Sarah

22/12/2005

I think I might be in Morocco

Filed under: — sarah @ 6:04 pm

Not wishing to worry anyone but I still appear to be in Morocco and tonight I should be in Malaga. There seem to be some very heavy winds so after a 4 hour wait in the port at Tangier we decided to check into the Hotel Continental and keep an eye on things. Luckily our flight isn’t tonight so we still have 24 hrs to get back to the airport and hope the wind dies down. Keep your fingers crossed! I don’t want to spend christmas in the Hotel Continental. No really don’t worry (mum) we’ll get back somehow.

So where did I leave you?

Aaah yes Fes. After another lovely breakfast in Riad Lune et Soleil we went to get a Petit taxi to the train station. Luckily ….oh I can never think of his name….I have been calling him Lionel and now I want to call him Vernon….aaah yes Jurgen drove by and offered us a lift to the station, via a cash point. We got to the staion and bought our tickets. The ticket man got someone out the back who spoke English to come and explain to us that we were travelling on a very special day as the train company were celebrating their 20m traveller by having a competion. All you had to do was to fill you name on a form and then put it in a tombolla. The lady wished me good luck and gave me a sweet. If we win we get first class train travel in Morocco for a year….yes! All this excitement was had with an instrumental version of Obladioblada (I don’t think that is one word but you get the meaning).

We got to Asiliah station and as I was getting off the train it started to move which I didn’t think was very good. Mustapha came to meet us with a random silent friend. Mustapha speaks basic french as do we (though a little more basic than him) so it was a little difficult to communicate but we got there in the end.

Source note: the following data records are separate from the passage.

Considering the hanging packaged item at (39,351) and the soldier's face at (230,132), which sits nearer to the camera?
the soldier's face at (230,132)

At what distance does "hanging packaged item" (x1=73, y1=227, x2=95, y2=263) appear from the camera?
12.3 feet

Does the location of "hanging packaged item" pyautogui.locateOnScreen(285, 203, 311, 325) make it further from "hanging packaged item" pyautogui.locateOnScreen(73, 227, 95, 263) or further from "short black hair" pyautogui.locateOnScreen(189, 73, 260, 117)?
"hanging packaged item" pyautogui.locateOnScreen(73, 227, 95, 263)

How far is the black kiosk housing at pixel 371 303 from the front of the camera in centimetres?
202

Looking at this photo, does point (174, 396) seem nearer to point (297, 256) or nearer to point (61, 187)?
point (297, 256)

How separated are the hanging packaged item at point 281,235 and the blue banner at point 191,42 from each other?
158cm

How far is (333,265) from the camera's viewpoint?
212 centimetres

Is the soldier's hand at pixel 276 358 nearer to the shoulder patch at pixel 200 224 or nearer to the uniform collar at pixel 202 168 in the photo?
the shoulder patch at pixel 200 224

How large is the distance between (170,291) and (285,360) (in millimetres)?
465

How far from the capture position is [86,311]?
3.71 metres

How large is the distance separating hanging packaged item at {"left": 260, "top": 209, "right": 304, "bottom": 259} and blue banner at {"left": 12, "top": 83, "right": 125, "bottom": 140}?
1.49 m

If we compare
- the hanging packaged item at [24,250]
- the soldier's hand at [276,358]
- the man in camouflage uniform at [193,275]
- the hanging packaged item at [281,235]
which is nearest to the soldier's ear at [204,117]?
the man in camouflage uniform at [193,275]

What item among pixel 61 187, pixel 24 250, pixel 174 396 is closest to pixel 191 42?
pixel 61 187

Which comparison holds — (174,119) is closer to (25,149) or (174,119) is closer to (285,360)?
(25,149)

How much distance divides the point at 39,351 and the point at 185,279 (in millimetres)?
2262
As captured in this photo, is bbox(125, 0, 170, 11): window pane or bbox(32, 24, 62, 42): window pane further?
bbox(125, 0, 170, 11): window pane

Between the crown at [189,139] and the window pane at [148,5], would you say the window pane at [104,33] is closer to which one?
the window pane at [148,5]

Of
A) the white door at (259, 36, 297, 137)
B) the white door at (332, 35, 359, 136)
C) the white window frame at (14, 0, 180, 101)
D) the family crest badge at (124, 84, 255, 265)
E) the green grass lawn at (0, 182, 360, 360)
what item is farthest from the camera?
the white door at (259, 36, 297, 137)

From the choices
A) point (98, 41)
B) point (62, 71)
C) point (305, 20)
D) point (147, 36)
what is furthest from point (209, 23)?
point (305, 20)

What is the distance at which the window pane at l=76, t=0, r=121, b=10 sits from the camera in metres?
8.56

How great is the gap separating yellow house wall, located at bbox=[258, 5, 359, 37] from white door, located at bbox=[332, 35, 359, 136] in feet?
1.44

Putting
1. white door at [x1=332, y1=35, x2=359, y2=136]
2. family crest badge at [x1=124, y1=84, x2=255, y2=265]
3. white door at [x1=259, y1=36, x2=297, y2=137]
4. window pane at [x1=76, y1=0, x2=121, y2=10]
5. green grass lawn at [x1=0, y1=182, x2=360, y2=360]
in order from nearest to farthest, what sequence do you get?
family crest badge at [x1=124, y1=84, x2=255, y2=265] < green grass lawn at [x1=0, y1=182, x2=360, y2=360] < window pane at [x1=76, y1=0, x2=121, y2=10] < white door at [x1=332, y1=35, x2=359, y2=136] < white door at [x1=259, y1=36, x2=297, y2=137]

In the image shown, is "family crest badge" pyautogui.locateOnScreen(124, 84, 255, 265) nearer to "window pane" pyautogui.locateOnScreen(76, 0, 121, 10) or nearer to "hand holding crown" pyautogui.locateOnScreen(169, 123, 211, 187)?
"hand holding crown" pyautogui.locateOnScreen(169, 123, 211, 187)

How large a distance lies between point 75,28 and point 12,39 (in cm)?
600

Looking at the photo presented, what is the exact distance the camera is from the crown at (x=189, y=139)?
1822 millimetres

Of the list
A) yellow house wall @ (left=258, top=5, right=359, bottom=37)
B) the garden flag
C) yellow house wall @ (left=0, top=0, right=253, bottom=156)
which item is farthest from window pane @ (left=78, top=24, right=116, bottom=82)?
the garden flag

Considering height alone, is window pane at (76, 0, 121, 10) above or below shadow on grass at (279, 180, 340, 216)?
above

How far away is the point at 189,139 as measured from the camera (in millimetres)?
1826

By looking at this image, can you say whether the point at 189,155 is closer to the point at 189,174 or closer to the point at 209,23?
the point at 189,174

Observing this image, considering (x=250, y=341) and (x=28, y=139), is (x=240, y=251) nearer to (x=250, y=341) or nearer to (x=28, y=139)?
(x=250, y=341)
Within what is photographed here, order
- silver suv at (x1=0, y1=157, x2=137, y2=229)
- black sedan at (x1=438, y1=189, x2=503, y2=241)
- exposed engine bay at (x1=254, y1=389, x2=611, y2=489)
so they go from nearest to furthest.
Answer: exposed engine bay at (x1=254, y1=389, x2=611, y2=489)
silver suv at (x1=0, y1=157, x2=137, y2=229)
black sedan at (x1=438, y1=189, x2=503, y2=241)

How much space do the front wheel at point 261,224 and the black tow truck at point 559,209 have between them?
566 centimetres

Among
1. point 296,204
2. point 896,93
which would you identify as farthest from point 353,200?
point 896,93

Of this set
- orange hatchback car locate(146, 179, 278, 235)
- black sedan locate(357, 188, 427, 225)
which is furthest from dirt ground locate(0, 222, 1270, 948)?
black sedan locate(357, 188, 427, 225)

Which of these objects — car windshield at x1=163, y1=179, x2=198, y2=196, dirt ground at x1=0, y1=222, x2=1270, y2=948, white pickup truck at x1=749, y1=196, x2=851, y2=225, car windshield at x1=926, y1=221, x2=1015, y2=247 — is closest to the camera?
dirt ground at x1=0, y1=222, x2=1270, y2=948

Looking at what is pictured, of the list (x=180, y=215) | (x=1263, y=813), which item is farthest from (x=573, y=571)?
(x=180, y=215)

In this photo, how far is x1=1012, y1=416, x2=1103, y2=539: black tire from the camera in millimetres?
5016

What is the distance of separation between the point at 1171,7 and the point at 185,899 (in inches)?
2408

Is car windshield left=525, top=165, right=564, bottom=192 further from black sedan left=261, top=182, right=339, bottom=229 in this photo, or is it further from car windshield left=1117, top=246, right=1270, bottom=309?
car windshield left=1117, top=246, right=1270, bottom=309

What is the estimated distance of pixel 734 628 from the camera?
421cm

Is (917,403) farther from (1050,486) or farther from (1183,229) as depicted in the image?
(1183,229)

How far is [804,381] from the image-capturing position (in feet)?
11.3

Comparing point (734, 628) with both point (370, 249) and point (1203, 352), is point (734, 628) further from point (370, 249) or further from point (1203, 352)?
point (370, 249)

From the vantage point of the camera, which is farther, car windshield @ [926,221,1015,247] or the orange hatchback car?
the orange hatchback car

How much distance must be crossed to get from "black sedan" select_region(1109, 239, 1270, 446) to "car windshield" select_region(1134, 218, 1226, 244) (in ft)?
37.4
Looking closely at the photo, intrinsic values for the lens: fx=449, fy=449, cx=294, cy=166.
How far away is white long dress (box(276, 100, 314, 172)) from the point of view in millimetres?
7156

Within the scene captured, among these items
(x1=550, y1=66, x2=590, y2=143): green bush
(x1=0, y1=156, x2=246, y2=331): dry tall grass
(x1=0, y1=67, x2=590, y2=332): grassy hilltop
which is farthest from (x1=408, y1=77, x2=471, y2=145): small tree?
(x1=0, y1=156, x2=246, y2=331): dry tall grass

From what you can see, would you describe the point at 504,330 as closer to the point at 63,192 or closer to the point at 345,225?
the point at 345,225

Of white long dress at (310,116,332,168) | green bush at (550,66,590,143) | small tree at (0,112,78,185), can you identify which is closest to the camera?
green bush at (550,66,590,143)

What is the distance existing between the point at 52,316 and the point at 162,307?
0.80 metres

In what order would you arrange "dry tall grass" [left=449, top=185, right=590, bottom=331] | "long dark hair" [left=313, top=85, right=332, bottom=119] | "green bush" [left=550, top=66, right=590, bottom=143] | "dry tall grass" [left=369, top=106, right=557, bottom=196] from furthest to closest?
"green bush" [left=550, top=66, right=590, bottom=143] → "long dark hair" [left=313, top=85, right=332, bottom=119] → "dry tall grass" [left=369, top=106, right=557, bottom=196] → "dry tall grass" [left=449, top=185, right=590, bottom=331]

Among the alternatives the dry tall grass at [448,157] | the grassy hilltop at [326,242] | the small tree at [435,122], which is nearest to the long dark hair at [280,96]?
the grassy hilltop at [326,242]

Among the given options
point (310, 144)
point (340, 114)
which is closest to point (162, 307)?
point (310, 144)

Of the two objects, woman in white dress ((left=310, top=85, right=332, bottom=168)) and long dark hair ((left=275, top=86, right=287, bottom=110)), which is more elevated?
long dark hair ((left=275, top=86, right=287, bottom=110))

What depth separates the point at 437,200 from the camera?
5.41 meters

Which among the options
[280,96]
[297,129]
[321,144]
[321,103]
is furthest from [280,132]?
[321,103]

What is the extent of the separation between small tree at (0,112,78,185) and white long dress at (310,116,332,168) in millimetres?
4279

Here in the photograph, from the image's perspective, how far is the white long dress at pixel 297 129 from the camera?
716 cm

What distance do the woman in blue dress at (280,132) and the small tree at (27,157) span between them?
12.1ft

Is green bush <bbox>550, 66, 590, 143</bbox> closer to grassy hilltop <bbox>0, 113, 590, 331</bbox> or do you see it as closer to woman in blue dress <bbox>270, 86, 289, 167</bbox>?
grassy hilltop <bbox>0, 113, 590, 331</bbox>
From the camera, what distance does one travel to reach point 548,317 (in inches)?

We managed to communicate the most important things such as we would like fish for dinner (poisson) etc. He dropped us off in a coffee shop so he could go and buy the poisson and a man started hassling us and got us coffee and then we realised we had taken coffee from a strange man and another complete stranger had gone off with our bags and we could be in a bit of a rubbish situation. But it was ok Mustapha turned up again with our bags and some fish and the man hadn’t drugged our coffee.

He took us back to Berbari his village and the place we were staying. The owners were away and there were no other guests it was just me and Tom and Mustapha and a lady who did the cooking and never showed her face. We knew you needed a 4×4 to get to Bebari but I don’t think we were prepared for the state of the mud tracks leading up to it I thought the car was going to tip over at points.

Mustapha showed us some rooms because we had the pick of all of them as there were no other guests. We chose the Ron suite, a room at the top of the main house. The house was made of bamboo and mud and our bed was made of mud too. It was such a brilliant room - a massive bed, a lovely little bathroom and mud steps up to the bed.

The living space was also very nice. Windows all the way round leading onto a few terraces and there was a grand piano. The most random thing was the stalks nests in the village. There was one directly above our room and it was the biggest thing I have ever seen as you will understand if you have seen a stork. It started walking around the tin roof this mornign and that was very scary, clicking its beak.

So we were there along. Mustapha lit lots of candles and from about 4pm we started to smell these lovely smells coming from the kitchen. For starter we had a whole spicy aubergine with salad and then for main we had fish tagine with 2 whole red mullet (we thing it was that) each. It was delicious. Then poached pears and dates and things for pudding.

At night it was noisier than East Street with the dogs all having a big bark at about 11pm and the cockerels going all night and then the storks and the donkeys having a go too then the call for prayer at 5am.

But it’s ok because the next day was a total relax as there really wasn’t anything to do so we read and played chess and I played games on Tom’s phone and then we went to Asiliah with Mustapha as he had to get us some more food. We had to push he car to make it start. We got so hassled we went to the beach where we got hassled some more so we just walked quickly to run away from the people hassling us.

That night we had a delicious soup for starter then for main we had lamb with poached pears, dates with sesame seeds and hard boiled eggs. That also was delicious except the pears were poached in a red liquid and we couldn’t identify their origin to start with as they looked really really fleshy, I won’t tell you what we thought they were but it was a little bit scary.

So then we got the train to Tangier this morning and here we are, still in Morocco. Still being hassled. We are going to go back to the port in a minute and check out the ferry situation. I’m tempted to get a taxi to reduce the hassle.

One Response to “I think I might be in Morocco”

  1. tom smith Says:

    is there a train from bedminster to the city centre, via morocco?